The Bottom Line: Matthew V Brockmeyer’s debut is country noir at its finest. In Brockmeyer, Stephen King fans may have finally found a new favorite author in this haunting novel.
It’s often said that there are two Americas, but Matthew V Brockmeyer’s Kind Nepenthe reveals an unsettling third. Set among the burgeoning new backwoods economy of legalized marijuana, the novel is set in a former hippie commune with an irresistible allure for those wishing to live off the grid.
When Rebecca Hawthorne moved to the remote compound run by a pot dealer named Coyote, she had dreams of teaching Meagan, her five-year-old daughter, how to live off the land (the compound has no electricity, no cell towers and no Internet). But instead of sunny organic living, she finds a forbidding presence in Humboldt County that defies easy explanation. Perhaps Coyote, when explaining the name of a local hill, sums it up best: “They call every hill around here Homicide Hill, and every mountain Murder Mountain. It’s the Wild West, baby. Something or other’s gone down on every piece of land out here.”

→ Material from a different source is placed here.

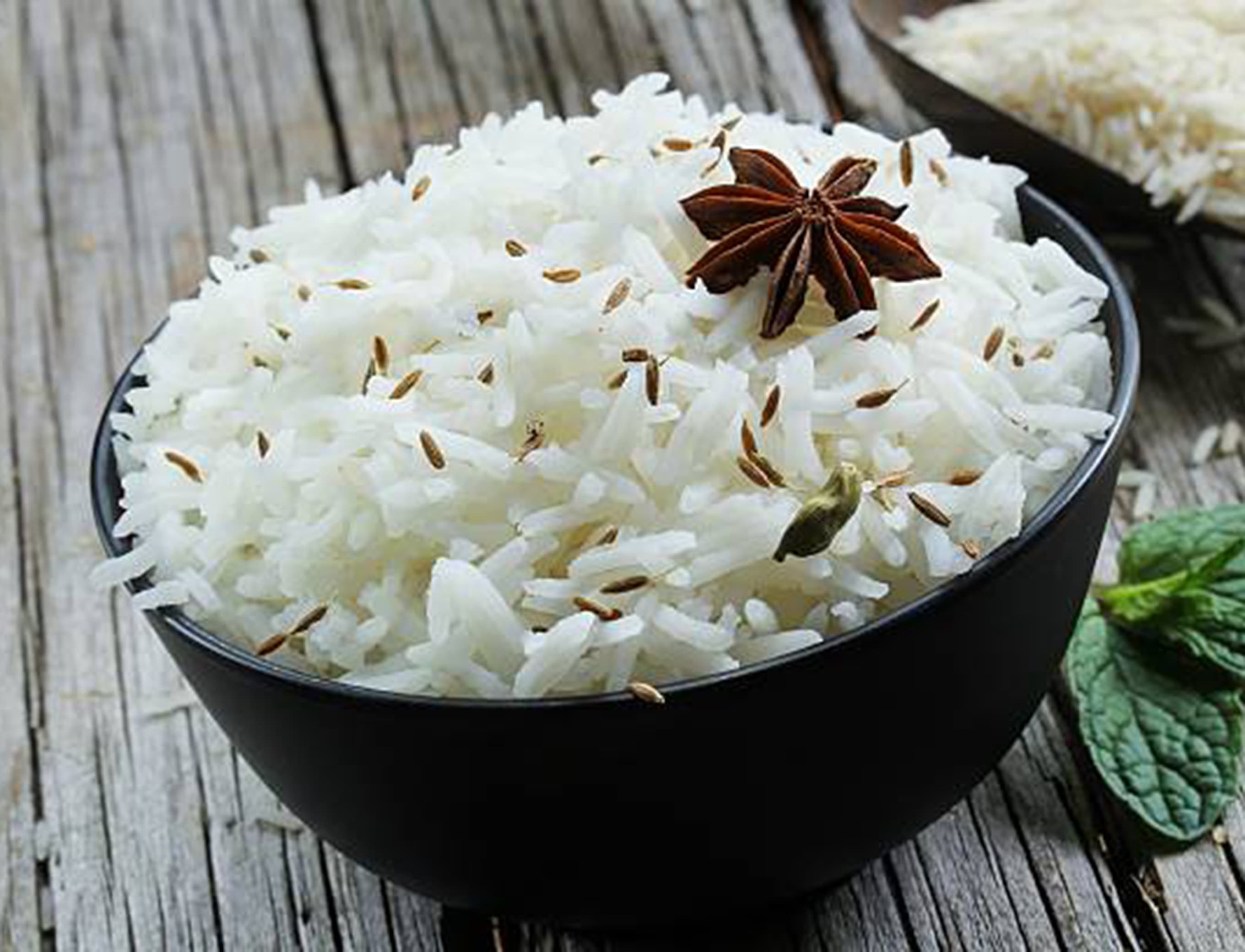 HOMEMADE DELIGHTS - HOME COOKED HEALTHY FOOD - Logo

Brockmeyer’s no-frills narrative builds the book’s tension beautifully with each succeeding chapter as the lore of a drowned boy said to haunt the forest, and the menacing presence of her neighbors, gradually close in on Rebecca. When it comes to describing the complex psychology of children confronted with the paranormal, few writers rival Stephen King. Count Brockmeyer among them. It’s clear from the start that Meagan and Rebecca are in mortal danger, but with Brockmeyer’s deft touch, the final chapters still manage to surprise.
Beyond what is an excellent horror debut, Brockmeyer brilliantly captures a socio-economic segment of rural American that feels completely authentic. If you liked Winter’s Bone or The Shining, you’ll love Kind Nepenthe.